[Opening Dataset section]

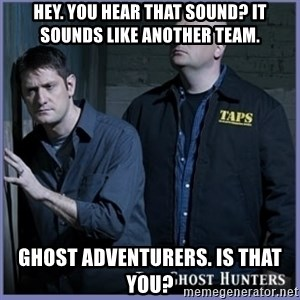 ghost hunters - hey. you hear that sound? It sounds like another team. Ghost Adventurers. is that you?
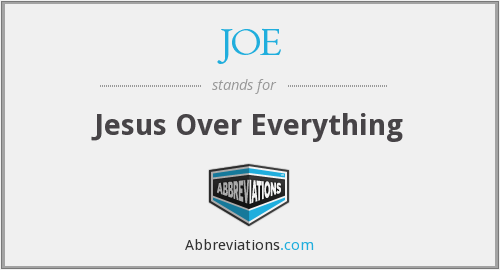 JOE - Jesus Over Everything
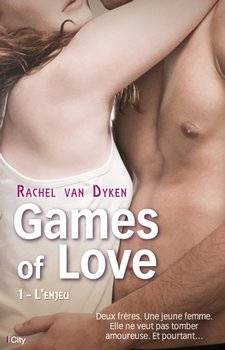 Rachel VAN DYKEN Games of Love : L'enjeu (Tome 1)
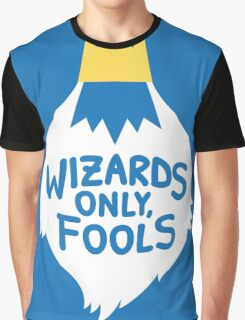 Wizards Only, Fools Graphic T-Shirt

[Closing Dataset section]
[Opening Dataset section]

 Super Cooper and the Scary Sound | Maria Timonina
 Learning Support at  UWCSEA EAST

[Closing Dataset section]

◆ What is required: From the line containing "Super Cooper and" down to the line containing "Learning Support at" in the material above, reproduce every line exactly, including the two end lines.

◆ Exercise result:
 Super Cooper and the Scary Sound | Maria Timonina
 Learning Support at  UWCSEA EAST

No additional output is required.